Nord-Kivu: les déplacés commencent à rentrer chez eux
Le mardi 04 février 2024, notre équipe s’est rendue dans plusieurs endroits où des déplacés de guerre se sont installés. À notre arrivée, personne n’était visible, mais des camions chargés de personnes en partance pour Kibumba, Rutshuru et Masisi circulaient.
Précédemment, une centaine de milliers de déplacés s’étaient entassés dans des conditions d’hygiène et de sécurité épouvantables, comme dans toute la périphérie de Goma.
Goma, ville d’un million d’habitants et capitale de la province du Nord-Kivu, a vu sa population presque doubler en raison des vagues de violences qui frappent l’est de la RDC depuis plus de 30 ans. Cependant, dimanche dernier, il ne restait presque plus de traces de cette “ville de plastique” qui s’était construite au pied du volcan Nyiragongo, à proximité de la frontière rwandaise.
Le long de la route, un convoi de camions bondés transportait les retardataires. “J’étais une déplacée, je suis arrivée ici sans rien. Aujourd’hui, je repars exactement comme je suis venue”, raconte Denise Zaninga, assise à l’arrière d’un camion. Sa destination reste incertaine : “Je pars, mais je ne sais pas où je vais habiter”, confie-t-elle.

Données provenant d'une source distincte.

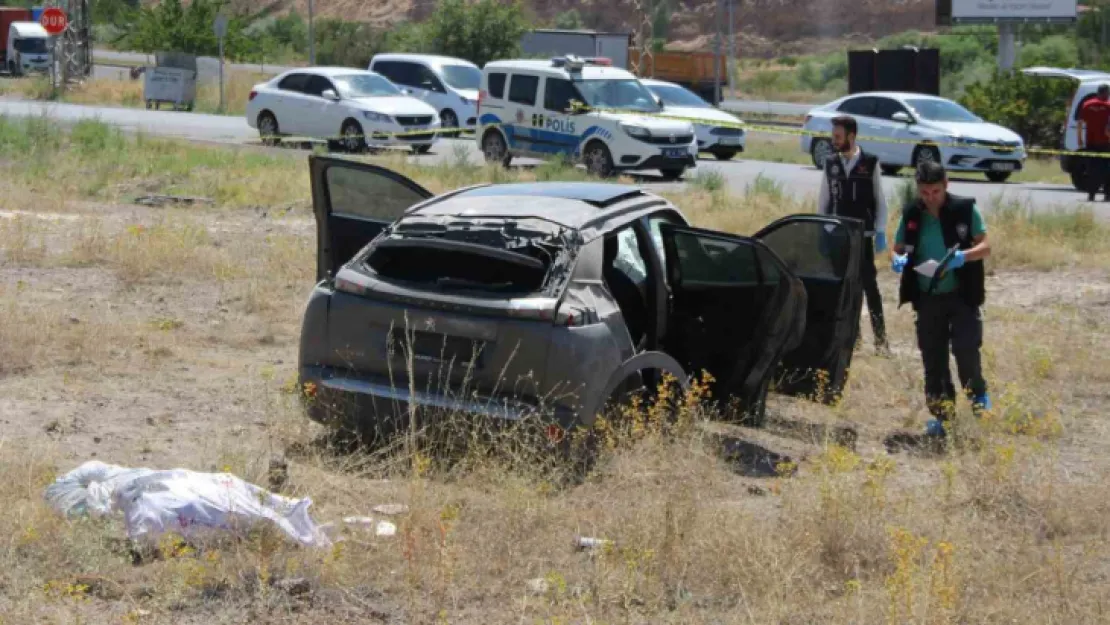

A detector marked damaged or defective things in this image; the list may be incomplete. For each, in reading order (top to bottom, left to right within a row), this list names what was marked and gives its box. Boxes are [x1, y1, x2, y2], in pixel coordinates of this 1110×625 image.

crushed car roof [404, 182, 664, 230]
damaged dark car [298, 154, 868, 442]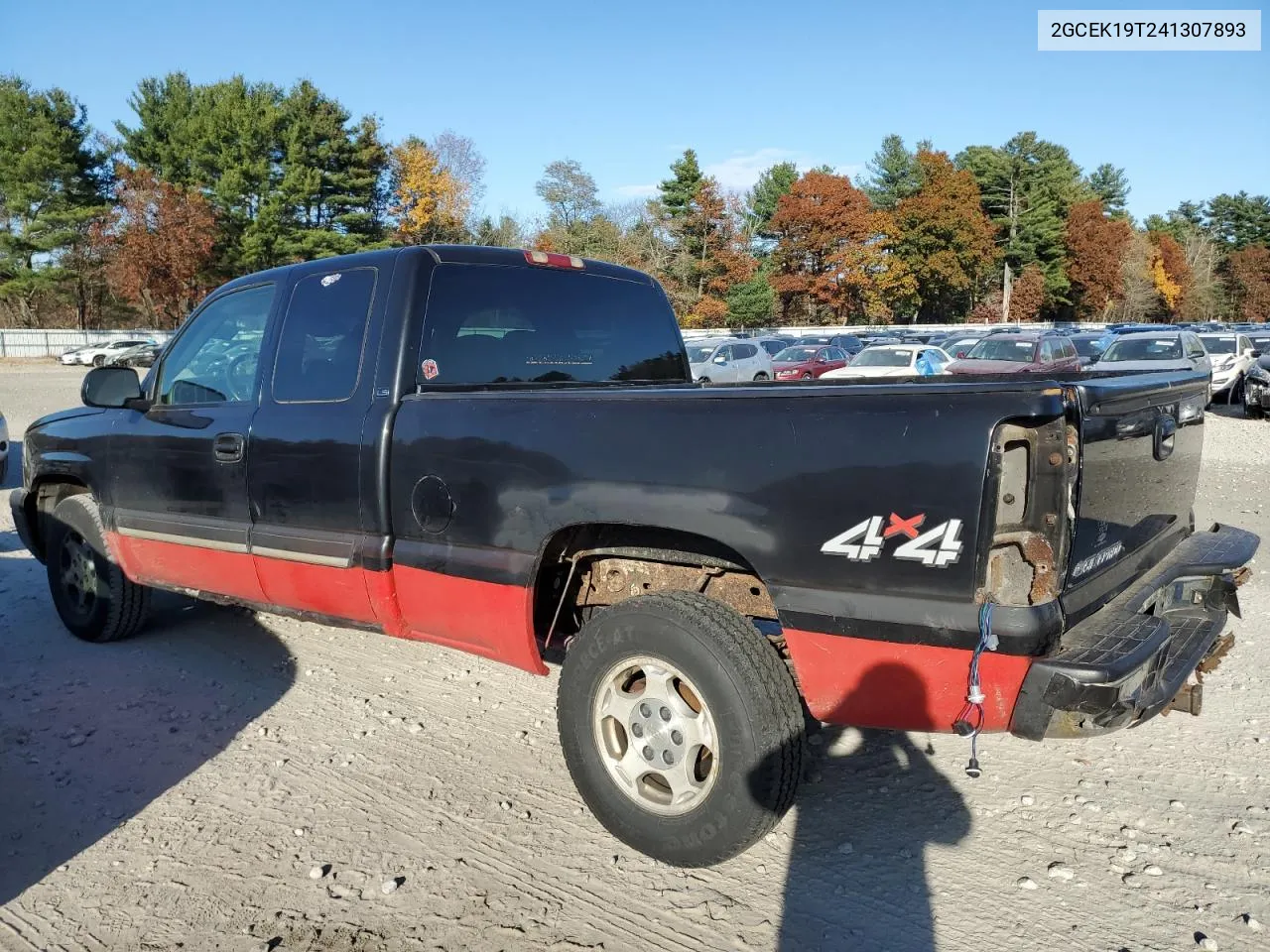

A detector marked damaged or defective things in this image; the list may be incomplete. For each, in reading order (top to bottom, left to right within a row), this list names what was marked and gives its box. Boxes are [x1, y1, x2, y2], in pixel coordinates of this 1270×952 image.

missing taillight housing [980, 418, 1072, 611]
damaged rear bumper [1010, 525, 1259, 741]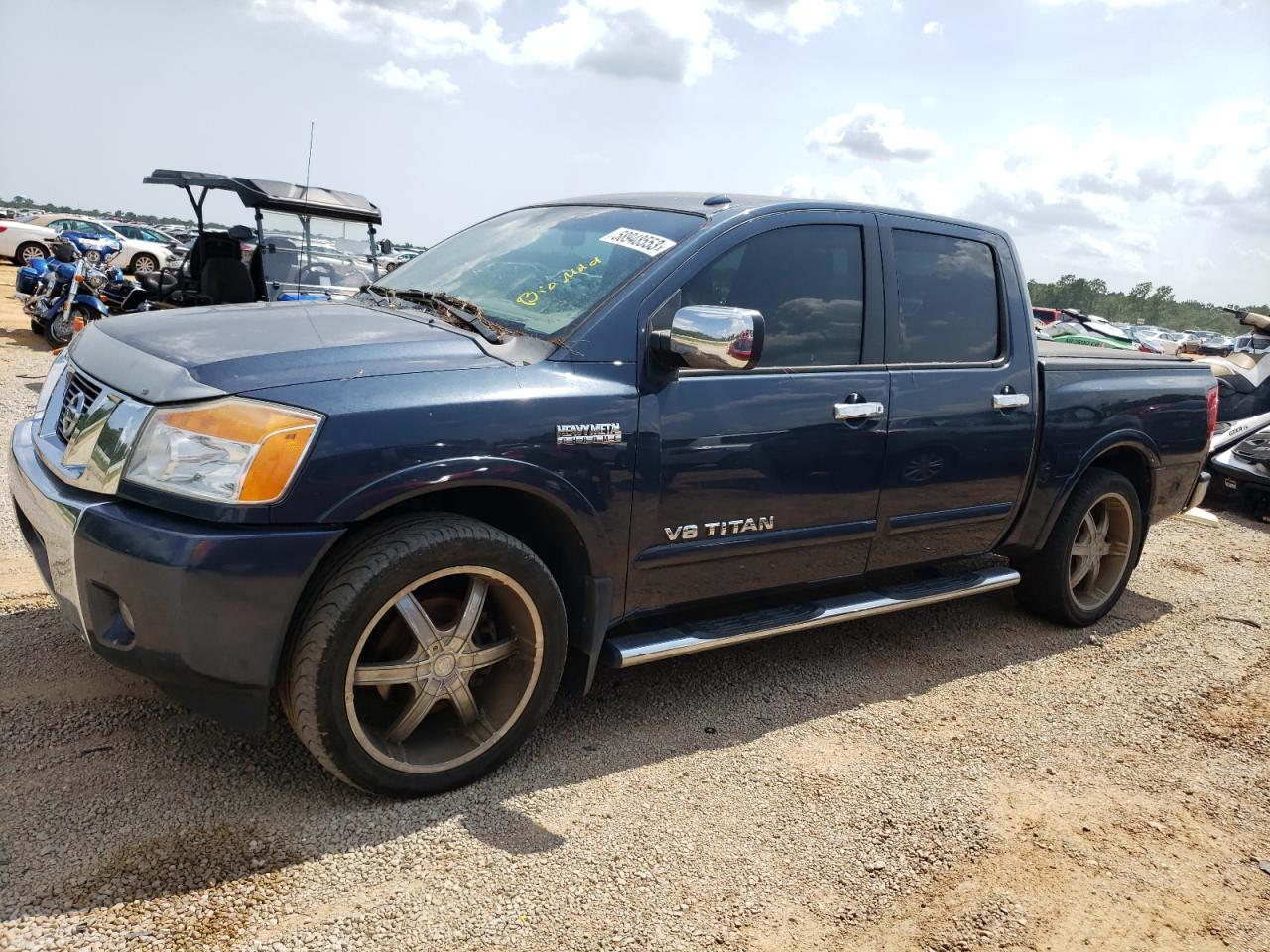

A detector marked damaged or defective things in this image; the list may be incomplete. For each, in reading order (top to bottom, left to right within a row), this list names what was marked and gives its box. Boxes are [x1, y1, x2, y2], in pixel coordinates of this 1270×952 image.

cracked windshield [370, 206, 700, 340]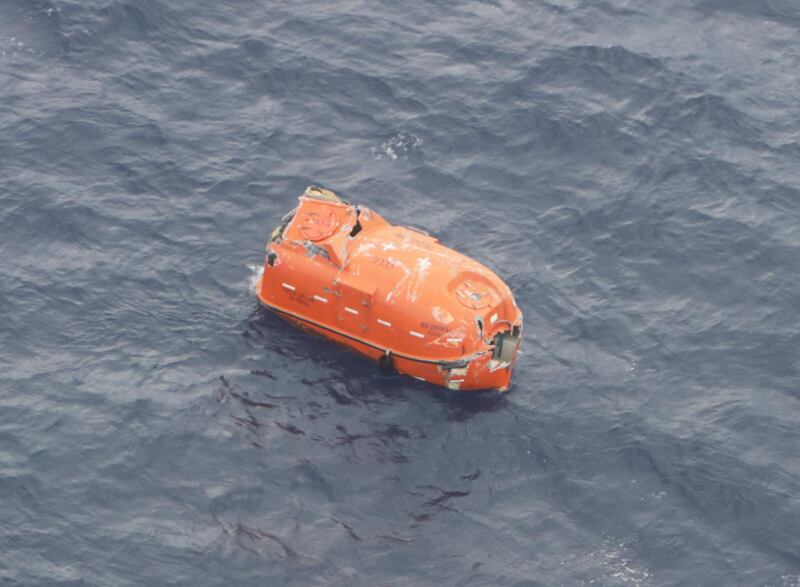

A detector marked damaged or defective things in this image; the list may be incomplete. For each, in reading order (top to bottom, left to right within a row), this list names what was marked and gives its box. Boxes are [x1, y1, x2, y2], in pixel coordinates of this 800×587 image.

damaged hull [253, 186, 520, 392]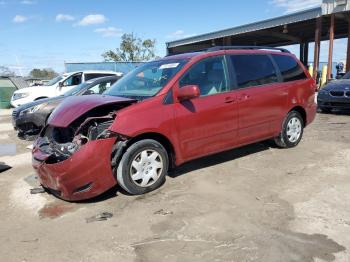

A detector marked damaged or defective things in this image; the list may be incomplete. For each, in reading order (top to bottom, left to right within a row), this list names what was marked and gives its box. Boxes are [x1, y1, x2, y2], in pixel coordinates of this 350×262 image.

dented hood [48, 94, 136, 127]
damaged red minivan [32, 46, 318, 201]
crumpled front bumper [31, 137, 116, 201]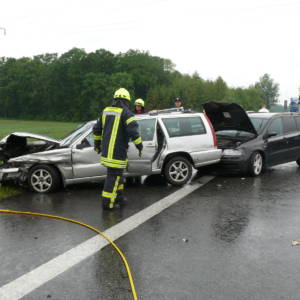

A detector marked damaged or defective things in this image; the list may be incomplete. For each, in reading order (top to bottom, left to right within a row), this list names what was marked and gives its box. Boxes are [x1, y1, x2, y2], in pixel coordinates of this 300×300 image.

silver damaged car [0, 108, 220, 192]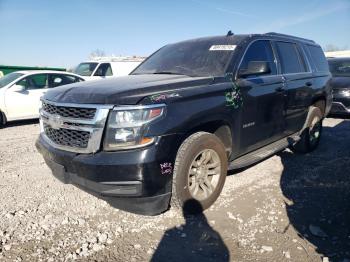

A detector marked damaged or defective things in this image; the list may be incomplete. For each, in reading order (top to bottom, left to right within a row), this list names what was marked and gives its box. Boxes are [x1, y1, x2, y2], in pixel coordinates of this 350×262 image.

damaged front bumper [37, 134, 182, 216]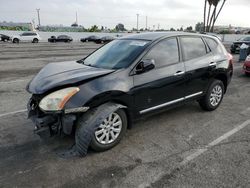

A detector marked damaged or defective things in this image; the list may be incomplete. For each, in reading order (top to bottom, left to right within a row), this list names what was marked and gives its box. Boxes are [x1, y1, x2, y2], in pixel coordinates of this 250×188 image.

damaged front bumper [27, 95, 87, 138]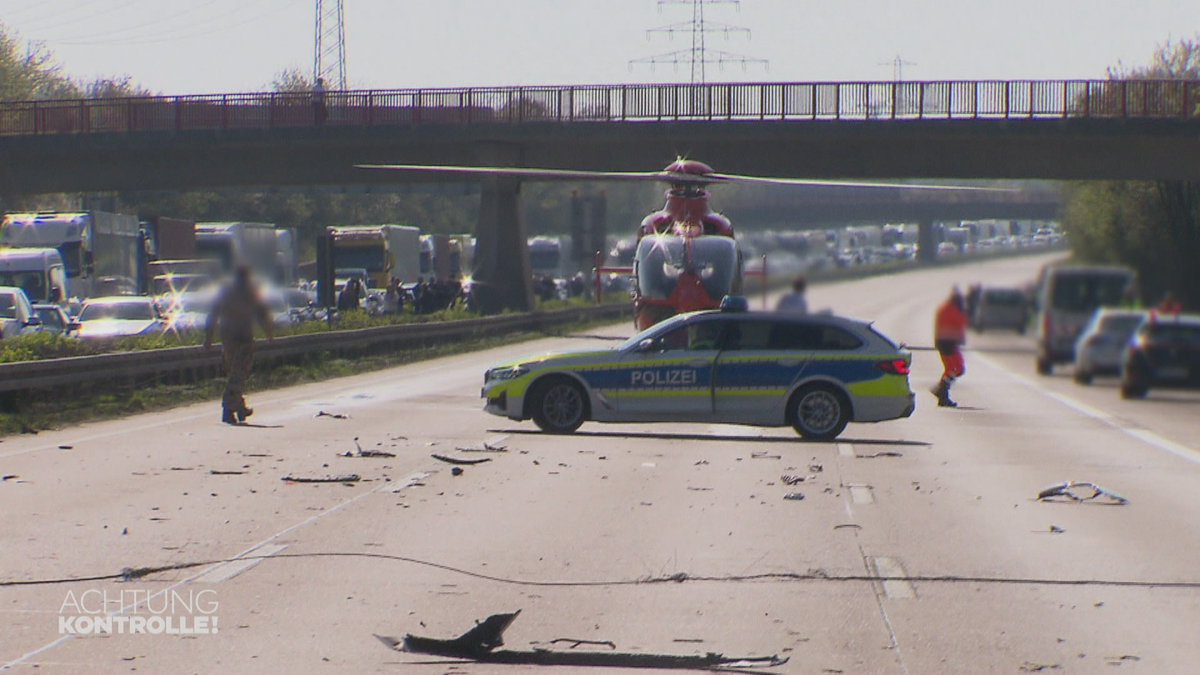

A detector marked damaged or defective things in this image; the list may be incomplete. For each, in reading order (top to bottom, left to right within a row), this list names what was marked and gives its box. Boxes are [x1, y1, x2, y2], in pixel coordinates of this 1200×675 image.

crashed vehicle [482, 298, 916, 440]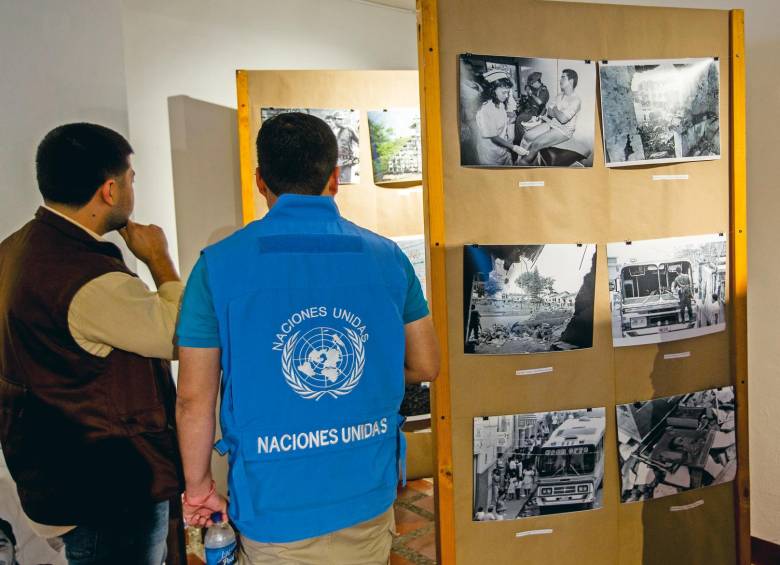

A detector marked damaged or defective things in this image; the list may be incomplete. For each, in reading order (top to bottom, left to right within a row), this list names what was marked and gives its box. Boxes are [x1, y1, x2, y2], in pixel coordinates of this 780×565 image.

photograph of damaged street [464, 242, 596, 352]
photograph of damaged street [472, 406, 608, 520]
photograph of damaged street [616, 384, 736, 502]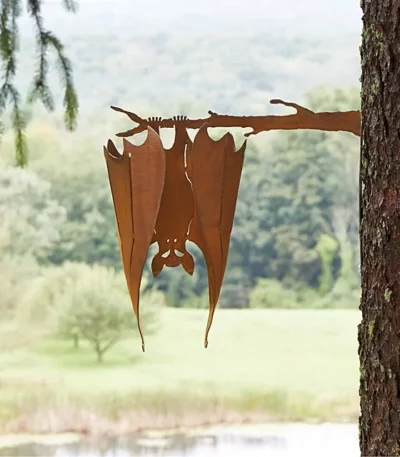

Les déplacés racontent avoir vendu leurs bâches pour quelques centaines de francs congolais (moins d’un dollar). Le trajet en camion coûte 10.000 francs congolais (environ 3 dollars), selon leurs dires. Pourtant, le chauffeur affirme que le M23 a loué le véhicule et payé le transport. “J’aurais bien voulu rester ici, car je recevais un peu de nourriture”, avoue Denise Zaninga.
Mais leur présence soulève des inquiétudes. Un habitant témoigne : “La nuit, les nouveaux maîtres des lieux forcent les portes des maisons pour chercher des armes et forcent des jeunes à transporter de l’eau et de la nourriture sur de longues distances, sans les rémunérer. Les gens commencent à avoir peur. Nous ne pouvons rien dire, nous nous taisons, et nous observons.”